Re: Lost in the open ocean of Core Audio
Re: Lost in the open ocean of Core Audio
- Subject: Re: Lost in the open ocean of Core Audio
- From: Luke Evans <email@hidden>
- Date: Mon, 07 May 2007 10:49:12 -0700
- Thread-topic: Lost in the open ocean of Core Audio
Title: Re: Lost in the open ocean of Core Audio
Hi Daniel,
Thanks for the note. I was beginning to wonder whether my question was too pedestrian to warrant a response from the list ;-)
Right now, I’m actually filling in smallish blocks of samples directly from the OutputDevice, on demand, as you suggest, but I’ve resorted to generating a square wave independently of the speaker state (by cheating and knowing what frequency and duration of sound the emulated program wants). The problem is that I have the emulator running in ‘real time’ which sets the state of the virtual speaker on and off (that really is all it is capable of!). Because the emulator is doing this at its own rate, I would need to store what the state of the speaker was at a particular sample (or perhaps store the transition times), then it seems to me that I need to feed this into the requested blocks from the OutputDevice (or something else configured into the audio pipeline). Whatever I do here, it seems to me that I need an audio-resolution clock to tell me when to sample the speaker state (and I’m not sure right now where to begin with this), or I need to find some magic CoreAudio technology that simply lets me call a device/unit with the sample when it is produced (or changed) and have it look after feeding forward down the audio pipeline.
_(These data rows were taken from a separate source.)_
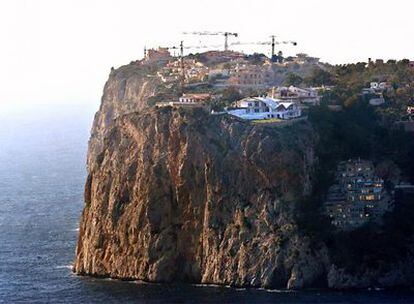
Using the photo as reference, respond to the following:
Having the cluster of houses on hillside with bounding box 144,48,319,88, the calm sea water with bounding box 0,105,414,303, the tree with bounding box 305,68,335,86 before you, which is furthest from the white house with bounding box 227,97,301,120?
the tree with bounding box 305,68,335,86

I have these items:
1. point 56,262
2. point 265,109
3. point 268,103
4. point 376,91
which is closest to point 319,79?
point 376,91

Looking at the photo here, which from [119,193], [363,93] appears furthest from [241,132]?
[363,93]

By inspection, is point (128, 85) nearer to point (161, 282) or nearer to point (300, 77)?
point (300, 77)

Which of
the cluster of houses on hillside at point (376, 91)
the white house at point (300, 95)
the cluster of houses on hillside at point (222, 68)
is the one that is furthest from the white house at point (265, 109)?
the cluster of houses on hillside at point (222, 68)

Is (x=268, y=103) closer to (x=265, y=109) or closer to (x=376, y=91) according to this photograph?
(x=265, y=109)

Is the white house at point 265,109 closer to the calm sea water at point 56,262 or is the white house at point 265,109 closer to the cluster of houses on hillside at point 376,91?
the cluster of houses on hillside at point 376,91
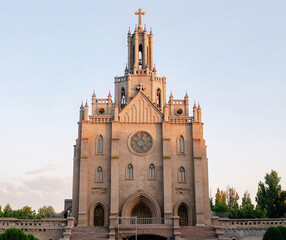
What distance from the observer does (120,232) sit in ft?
109

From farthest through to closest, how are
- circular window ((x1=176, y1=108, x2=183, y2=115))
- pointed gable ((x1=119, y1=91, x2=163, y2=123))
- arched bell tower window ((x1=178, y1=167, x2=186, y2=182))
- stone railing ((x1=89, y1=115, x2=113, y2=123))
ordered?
circular window ((x1=176, y1=108, x2=183, y2=115)) → pointed gable ((x1=119, y1=91, x2=163, y2=123)) → stone railing ((x1=89, y1=115, x2=113, y2=123)) → arched bell tower window ((x1=178, y1=167, x2=186, y2=182))

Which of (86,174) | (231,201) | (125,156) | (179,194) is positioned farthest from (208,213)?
(231,201)

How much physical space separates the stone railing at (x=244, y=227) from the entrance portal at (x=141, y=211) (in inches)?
319

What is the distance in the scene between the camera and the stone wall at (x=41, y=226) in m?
32.8

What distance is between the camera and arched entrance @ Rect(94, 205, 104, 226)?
39125 millimetres

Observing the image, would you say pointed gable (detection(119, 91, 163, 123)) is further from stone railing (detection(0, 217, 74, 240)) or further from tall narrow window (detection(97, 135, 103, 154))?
stone railing (detection(0, 217, 74, 240))

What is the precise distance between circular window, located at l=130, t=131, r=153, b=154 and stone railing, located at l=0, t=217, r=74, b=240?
10836 mm

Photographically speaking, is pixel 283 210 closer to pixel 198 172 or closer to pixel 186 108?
pixel 198 172

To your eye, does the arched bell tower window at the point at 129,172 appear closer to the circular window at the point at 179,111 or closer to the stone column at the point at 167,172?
the stone column at the point at 167,172

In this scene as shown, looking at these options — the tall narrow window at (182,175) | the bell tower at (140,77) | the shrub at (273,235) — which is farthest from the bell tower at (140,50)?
the shrub at (273,235)

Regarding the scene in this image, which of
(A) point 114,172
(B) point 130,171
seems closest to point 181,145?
(B) point 130,171

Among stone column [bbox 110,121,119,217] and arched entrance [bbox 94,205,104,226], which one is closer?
stone column [bbox 110,121,119,217]

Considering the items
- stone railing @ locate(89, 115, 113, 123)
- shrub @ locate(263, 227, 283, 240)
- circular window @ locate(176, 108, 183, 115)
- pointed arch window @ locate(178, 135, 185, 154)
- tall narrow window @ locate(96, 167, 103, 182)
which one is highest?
circular window @ locate(176, 108, 183, 115)

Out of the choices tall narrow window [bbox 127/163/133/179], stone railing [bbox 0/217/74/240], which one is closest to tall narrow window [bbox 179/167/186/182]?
tall narrow window [bbox 127/163/133/179]
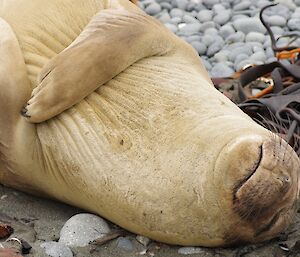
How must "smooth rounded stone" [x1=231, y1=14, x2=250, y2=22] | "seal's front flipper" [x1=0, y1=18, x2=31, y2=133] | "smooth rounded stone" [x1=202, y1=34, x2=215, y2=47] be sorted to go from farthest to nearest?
1. "smooth rounded stone" [x1=231, y1=14, x2=250, y2=22]
2. "smooth rounded stone" [x1=202, y1=34, x2=215, y2=47]
3. "seal's front flipper" [x1=0, y1=18, x2=31, y2=133]

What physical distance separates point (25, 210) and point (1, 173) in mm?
206

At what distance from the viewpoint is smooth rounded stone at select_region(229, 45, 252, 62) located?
6.24 m

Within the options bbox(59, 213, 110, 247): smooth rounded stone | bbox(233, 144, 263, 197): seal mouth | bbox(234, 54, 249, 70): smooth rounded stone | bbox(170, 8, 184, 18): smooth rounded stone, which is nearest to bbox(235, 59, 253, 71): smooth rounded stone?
bbox(234, 54, 249, 70): smooth rounded stone

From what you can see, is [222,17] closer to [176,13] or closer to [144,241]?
[176,13]

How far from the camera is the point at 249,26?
6641mm

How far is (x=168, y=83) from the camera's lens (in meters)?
3.74

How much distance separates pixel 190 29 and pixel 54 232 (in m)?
3.35

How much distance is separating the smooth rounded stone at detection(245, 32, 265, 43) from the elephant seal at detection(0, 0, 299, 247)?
7.98 ft

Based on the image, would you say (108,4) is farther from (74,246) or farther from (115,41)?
(74,246)

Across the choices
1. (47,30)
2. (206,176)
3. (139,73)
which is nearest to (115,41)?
(139,73)

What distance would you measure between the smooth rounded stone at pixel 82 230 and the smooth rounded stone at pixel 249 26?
3.23 m

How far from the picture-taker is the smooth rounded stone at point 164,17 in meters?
7.10

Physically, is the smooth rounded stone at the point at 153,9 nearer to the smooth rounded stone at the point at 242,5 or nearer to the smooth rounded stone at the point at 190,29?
the smooth rounded stone at the point at 190,29

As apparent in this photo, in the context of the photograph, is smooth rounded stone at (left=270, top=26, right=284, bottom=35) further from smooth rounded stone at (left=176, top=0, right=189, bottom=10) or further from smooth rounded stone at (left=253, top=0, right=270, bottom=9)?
smooth rounded stone at (left=176, top=0, right=189, bottom=10)
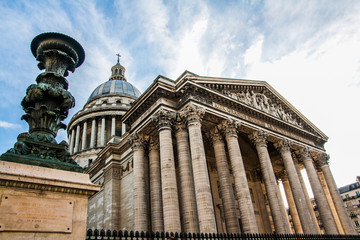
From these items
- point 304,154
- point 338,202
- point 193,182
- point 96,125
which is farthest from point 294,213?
point 96,125

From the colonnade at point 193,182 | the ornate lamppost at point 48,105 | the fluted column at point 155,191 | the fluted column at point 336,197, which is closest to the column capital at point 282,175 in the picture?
the fluted column at point 336,197

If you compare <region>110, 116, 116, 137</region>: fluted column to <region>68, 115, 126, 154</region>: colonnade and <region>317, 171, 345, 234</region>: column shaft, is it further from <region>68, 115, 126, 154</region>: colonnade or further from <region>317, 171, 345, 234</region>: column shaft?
<region>317, 171, 345, 234</region>: column shaft

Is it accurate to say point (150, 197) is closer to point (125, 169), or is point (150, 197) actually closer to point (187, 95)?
point (125, 169)

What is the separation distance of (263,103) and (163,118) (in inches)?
458

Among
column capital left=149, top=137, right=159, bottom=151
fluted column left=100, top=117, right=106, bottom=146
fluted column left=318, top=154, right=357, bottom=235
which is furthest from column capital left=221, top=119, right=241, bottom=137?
fluted column left=100, top=117, right=106, bottom=146

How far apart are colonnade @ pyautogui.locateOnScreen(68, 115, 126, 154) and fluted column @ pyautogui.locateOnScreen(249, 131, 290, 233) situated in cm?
2937

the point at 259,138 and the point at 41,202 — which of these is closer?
the point at 41,202

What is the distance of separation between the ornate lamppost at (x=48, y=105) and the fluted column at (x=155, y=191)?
45.2ft

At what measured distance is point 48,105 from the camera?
677 centimetres

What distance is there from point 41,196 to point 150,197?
16.7m

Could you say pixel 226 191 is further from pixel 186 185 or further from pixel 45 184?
pixel 45 184

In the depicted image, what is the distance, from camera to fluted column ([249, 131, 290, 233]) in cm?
2021

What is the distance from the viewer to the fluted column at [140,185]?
775 inches

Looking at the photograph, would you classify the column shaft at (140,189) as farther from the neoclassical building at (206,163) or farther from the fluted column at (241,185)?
the fluted column at (241,185)
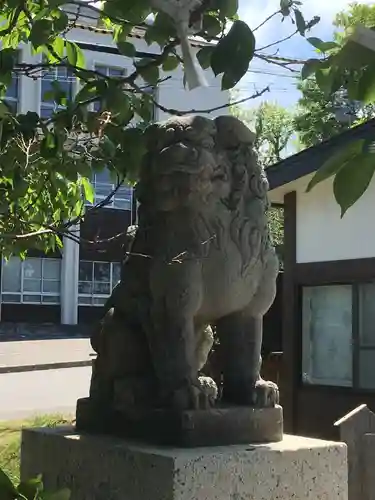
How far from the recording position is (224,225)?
9.18 feet

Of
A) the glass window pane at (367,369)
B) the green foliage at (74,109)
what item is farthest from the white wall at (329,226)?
the green foliage at (74,109)

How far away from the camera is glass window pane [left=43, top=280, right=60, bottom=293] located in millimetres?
26484

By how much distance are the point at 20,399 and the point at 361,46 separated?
11691mm

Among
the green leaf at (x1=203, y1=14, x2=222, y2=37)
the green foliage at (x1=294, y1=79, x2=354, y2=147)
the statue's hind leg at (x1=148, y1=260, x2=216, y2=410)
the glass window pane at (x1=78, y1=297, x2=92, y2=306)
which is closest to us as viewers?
the green leaf at (x1=203, y1=14, x2=222, y2=37)

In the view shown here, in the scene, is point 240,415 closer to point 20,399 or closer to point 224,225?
point 224,225

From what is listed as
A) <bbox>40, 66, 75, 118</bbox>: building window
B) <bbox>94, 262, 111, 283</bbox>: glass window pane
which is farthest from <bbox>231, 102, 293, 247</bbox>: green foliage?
<bbox>40, 66, 75, 118</bbox>: building window

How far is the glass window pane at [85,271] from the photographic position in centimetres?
2695

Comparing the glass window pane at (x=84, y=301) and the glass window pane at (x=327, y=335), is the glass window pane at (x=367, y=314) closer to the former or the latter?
the glass window pane at (x=327, y=335)

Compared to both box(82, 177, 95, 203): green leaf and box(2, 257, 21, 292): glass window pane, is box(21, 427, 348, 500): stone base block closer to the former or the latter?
box(82, 177, 95, 203): green leaf

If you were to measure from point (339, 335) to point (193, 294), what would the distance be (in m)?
7.05

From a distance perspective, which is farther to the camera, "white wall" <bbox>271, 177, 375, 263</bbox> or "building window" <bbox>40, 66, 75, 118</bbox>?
"white wall" <bbox>271, 177, 375, 263</bbox>

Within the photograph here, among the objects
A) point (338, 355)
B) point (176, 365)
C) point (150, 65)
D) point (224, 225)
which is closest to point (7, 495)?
point (176, 365)

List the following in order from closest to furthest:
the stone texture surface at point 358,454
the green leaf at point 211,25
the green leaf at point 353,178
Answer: the green leaf at point 353,178 → the green leaf at point 211,25 → the stone texture surface at point 358,454

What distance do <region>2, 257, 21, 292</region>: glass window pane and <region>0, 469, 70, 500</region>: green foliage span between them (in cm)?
2525
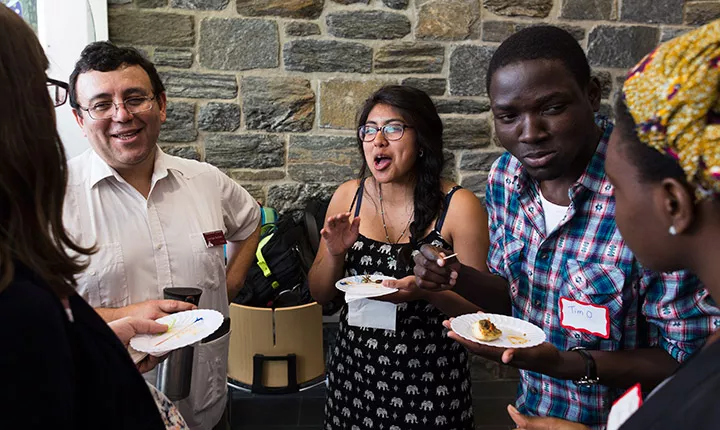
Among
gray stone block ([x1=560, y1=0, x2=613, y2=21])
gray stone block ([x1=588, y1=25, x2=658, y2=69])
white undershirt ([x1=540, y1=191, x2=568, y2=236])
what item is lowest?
white undershirt ([x1=540, y1=191, x2=568, y2=236])

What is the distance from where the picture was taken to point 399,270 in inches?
77.6

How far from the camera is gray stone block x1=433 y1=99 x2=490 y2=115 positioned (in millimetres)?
3609

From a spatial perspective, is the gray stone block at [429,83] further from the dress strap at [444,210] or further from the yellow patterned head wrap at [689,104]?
the yellow patterned head wrap at [689,104]

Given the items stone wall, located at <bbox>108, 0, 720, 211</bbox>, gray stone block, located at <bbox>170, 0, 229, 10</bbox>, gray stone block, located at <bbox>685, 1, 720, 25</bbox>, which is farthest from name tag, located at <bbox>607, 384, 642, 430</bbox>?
gray stone block, located at <bbox>685, 1, 720, 25</bbox>

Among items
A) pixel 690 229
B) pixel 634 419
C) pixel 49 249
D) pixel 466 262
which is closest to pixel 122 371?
pixel 49 249

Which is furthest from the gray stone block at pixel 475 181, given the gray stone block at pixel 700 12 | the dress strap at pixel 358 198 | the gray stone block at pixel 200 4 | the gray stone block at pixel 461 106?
the gray stone block at pixel 200 4

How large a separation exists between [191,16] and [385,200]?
2123mm

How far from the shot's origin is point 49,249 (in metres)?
0.73

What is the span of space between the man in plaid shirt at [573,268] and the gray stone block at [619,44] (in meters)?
2.49

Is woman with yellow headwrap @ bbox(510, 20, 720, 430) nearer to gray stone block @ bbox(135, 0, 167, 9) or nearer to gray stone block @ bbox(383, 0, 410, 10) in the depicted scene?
gray stone block @ bbox(383, 0, 410, 10)

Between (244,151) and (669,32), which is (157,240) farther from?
(669,32)

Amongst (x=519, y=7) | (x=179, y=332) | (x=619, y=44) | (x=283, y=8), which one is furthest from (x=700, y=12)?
(x=179, y=332)

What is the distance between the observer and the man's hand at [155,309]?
1.57 meters

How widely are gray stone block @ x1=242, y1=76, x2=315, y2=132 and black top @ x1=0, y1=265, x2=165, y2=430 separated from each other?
2924mm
My main problem (which I’ll freely admit) is that I’m a complete n00b to the Mac audio stuff, and I’m sure ignorance of what is even possible (and broad brush-strokes of what is involved) is my biggest hurdle. Unless I’m confused by nomenclature, I don’t think I see any sample code that generates audio samples at an independent rate (like my emulator). This is only a small part of my overall goals, so I have perhaps not been too diligent in my research though.
The emulator, BTW, is nothing too exciting – just a personal folly and vehicle for a little learning of Mac APIs. I bumped into a new, cool website dedicated to a little-known ancient British Z80 based (8 bit) home microcomputer called the Jupiter Ace. I never owned one of these, but remember being fascinated by it in the short window between the hype and the vendor going bust! Its main claim to fame is that it had a very cute ROM Forth, rather than the traditional BASIC. Anyway, I was pissed that there was no Mac emulator for this (only a few Windows ones) and dedicated myself to correcting this terribly minor omission in the software cosmos.